ただし、表現の自由との間で調整を図るために、以下のすべての要件を満たす場合には、「公共の利害に関する場合の特例」が適用され、名誉毀損罪は不成立となります(刑法第230条の2第1項)。
- 当該行為が公共の利害に関する事実に関係すること
- 当該行為の目的が専ら公益を図ることにあったこと
- 摘示した事実が真実であることの証明があったこと
さらに、上記の「真実性」を誤信した場合、誤信をしたことについて「確実な資料、根拠に照らし相当な理由があった」と認められれば、犯罪の故意が否定され、やはり名誉毀損罪は不成立となります(最高裁昭和44年6月25日判決)。

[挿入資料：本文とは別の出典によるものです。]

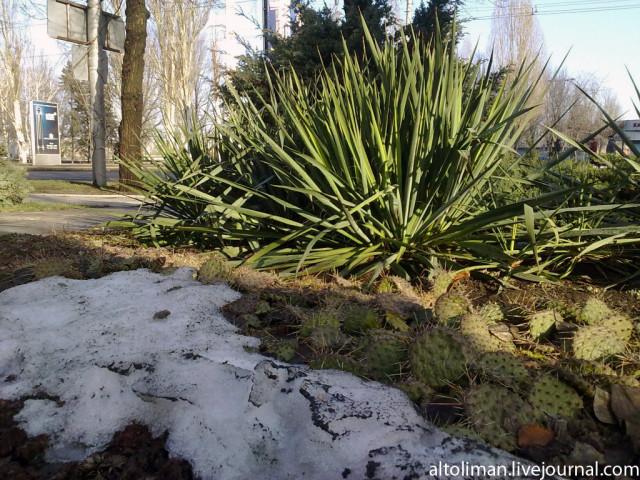 фотографии Донецк зима Свет счастливой звезды http://altoliman.livejournal.com/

名誉毀損罪の法定刑は「3年以下の懲役もしくは禁錮または50万円以下の罰金」です。 -
(2)民事上の名誉毀損の要件・効果
民事上の名誉毀損は、「不法行為」の一類型として整理されます(民法第709条)。
名誉毀損的な言動が不法行為に該当するための要件は、以下のとおりです。
- ① 故意または過失があること
- ② 名誉毀損的な言動によって、他人の権利または法律上保護される利益を侵害したこと
- ③ ②によって、他人に損害が生じたこと
不法行為としての名誉毀損が成立する場合には、被害者は以下のいずれか(または両方)の方法によって、民事上の救済を受けることができます。
- 加害者に対する損害賠償請求
- 加害者に対して、名誉毀損的な言動を撤回するよう求めるなどの原状回復請求(民法第723条)
2、名誉毀損の成立に必要な「事実の摘示」とは?
刑事上の名誉毀損罪については、「事実の摘示」が犯罪の成立要件となっています。
この「事実の摘示」とは何なのか、具体例とともに解説します。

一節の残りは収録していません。